Whereas leaders such as Ms. Merkel have responded sharply to criticism from Mr. Trump, Mrs. May has been more forgiving. For example, she overlooked Mr. Trump’s decision to meet with Nigel Farage, a former leader of the fringe U.K. Independence Party, before speaking with her.
‘There Isn’t a Plan B’
Even if Mrs. May succeeds in upholding the alliance, it is unclear that her government is preparing for the range of more seismic changes that Mr. Trump’s election and other events could bring.
Jeremy Shapiro, an American and the research director for the European Council on Foreign Relations, said he had struggled to convince British officials that the old order is “eroding all around them.”
Mr. Shapiro paraphrased the “dominant” British view of Mr. Trump as, “We didn’t want him, but pressures of the presidency, checks and balances, our expert tutelage will socialize him, and it’ll be O.K.”
Mr. Shapiro said he had been unable to convince British officials that Mr. McCain, whom Mr. Trump has publicly mocked, was an unlikely savior.
Lawrence Freedman, emeritus professor of war studies at King’s College London, said there was a simple reason that British leaders never seemed to discuss their backup plan should they fail to moderate Mr. Trump.
“There isn’t a Plan B,” he said. Preparing for life without American support, British leaders worry, could send the message that the United States can safely withdraw, risking exactly the outcome Britain wishes to avoid.
“This has always been the problem,” Mr. Freedman said, because it leaves Britain unprepared for a situation that could be deeply destabilizing — much as it failed to prepare for Brexit.
Britain’s ‘Solipsistic Moment’
Brexit has focused attention inward, on day-to-day political dramas and on the countless challenges of negotiating Britain’s exit from the European Union.
“We’re going through a very solipsistic moment,” Mr. Leonard said. This has led the British to behave “as if the only independent variable is Britain leaving the E.U. and the manner in which it’s done.”
This is shaping British foreign policy in other ways.
“There’s always going to be a question of whether we’re better off using our political capital to advance the international security order or to try to get a good trade deal,” Mr. Leonard said.
Mrs. May is only barely holding together the governing Conservative Party, leaving her overwhelmingly focused on managing divisions that are mostly about Brexit and migration.
Both she and her foreign secretary, Boris Johnson, have spent their careers focused on domestic issues.

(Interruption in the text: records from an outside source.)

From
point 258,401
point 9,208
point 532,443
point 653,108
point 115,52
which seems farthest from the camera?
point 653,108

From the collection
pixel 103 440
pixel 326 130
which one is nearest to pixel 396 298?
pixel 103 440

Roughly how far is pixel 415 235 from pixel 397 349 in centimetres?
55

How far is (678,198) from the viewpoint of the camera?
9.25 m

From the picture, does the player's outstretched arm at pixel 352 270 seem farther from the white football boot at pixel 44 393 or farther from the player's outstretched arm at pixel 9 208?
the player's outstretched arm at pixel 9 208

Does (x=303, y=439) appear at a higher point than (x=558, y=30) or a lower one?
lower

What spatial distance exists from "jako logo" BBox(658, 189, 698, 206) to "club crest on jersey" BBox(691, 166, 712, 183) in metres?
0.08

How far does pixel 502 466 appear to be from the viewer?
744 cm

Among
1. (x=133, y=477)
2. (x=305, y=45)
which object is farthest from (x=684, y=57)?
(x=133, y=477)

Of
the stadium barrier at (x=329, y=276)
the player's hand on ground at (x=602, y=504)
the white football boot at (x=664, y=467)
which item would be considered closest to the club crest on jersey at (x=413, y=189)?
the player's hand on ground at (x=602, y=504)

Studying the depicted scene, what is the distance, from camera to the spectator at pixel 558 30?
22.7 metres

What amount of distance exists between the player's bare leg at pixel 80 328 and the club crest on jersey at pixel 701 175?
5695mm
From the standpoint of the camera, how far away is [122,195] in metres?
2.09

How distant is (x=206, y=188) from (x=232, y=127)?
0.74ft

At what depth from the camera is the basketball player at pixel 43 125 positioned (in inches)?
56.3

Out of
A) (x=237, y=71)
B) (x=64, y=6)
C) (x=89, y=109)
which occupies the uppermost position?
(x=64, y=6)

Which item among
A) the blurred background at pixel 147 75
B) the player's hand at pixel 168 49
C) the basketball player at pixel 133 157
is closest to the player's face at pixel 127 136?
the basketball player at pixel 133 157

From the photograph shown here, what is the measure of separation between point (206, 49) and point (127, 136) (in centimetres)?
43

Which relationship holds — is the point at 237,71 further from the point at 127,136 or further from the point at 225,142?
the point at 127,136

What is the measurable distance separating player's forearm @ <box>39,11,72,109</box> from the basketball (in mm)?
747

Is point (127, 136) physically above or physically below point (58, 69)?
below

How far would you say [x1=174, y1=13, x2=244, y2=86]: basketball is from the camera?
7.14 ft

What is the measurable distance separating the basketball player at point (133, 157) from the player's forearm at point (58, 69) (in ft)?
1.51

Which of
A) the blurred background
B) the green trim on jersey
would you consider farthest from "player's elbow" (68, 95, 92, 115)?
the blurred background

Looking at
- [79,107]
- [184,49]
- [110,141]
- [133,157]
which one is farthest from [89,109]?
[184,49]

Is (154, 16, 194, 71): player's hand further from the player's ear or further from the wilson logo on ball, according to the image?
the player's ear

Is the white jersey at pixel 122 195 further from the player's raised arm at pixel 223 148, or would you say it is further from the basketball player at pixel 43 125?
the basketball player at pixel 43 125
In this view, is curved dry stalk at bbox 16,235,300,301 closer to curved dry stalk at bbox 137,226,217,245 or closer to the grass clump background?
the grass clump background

The opposition Labour Party is riven by its own divisions. Its leader, Jeremy Corbyn, tends to be skeptical toward Britain’s global role.
As a result, there are no major voices in British politics who have an interest, either ideological or political, in addressing the country’s foreign policy challenges.
Britons’ view of their country as a pillar of a European and world order, rooted in their experience of standing up to fascism and militarism in World War II, is also shifting.
“Until quite recently, we saw ourselves as part-guarantors of the European order, but we don’t sort of see ourselves in that way anymore,” said Mr. Freedman, the King’s College professor.
This has accelerated with the enmity toward immigration, which has focused politics inward and portrayed the outside world as something to guard against rather than to protect and uphold.
That has ramifications beyond Britain. Even after Brexit, the country remains important for upholding the postwar order in Europe, where it is the largest economy after Germany and the biggest military spender after Russia. If its horizons continue to narrow, that will contribute to the Continent’s continuing fracturing on economics and opposition to Russian power.
Mr. Niblett, the Chatham House chief, said he was worried Britain would become the “weak link” on European sanctions on Russia for its annexation of Crimea.
Other European states are already preparing for the possibility that the Continent can no longer rely on Britain, Mr. Leonard said, on issues from Russia to the Iran nuclear deal to global free trade.
“They don’t know if Britain’s going to be there or not,” he said.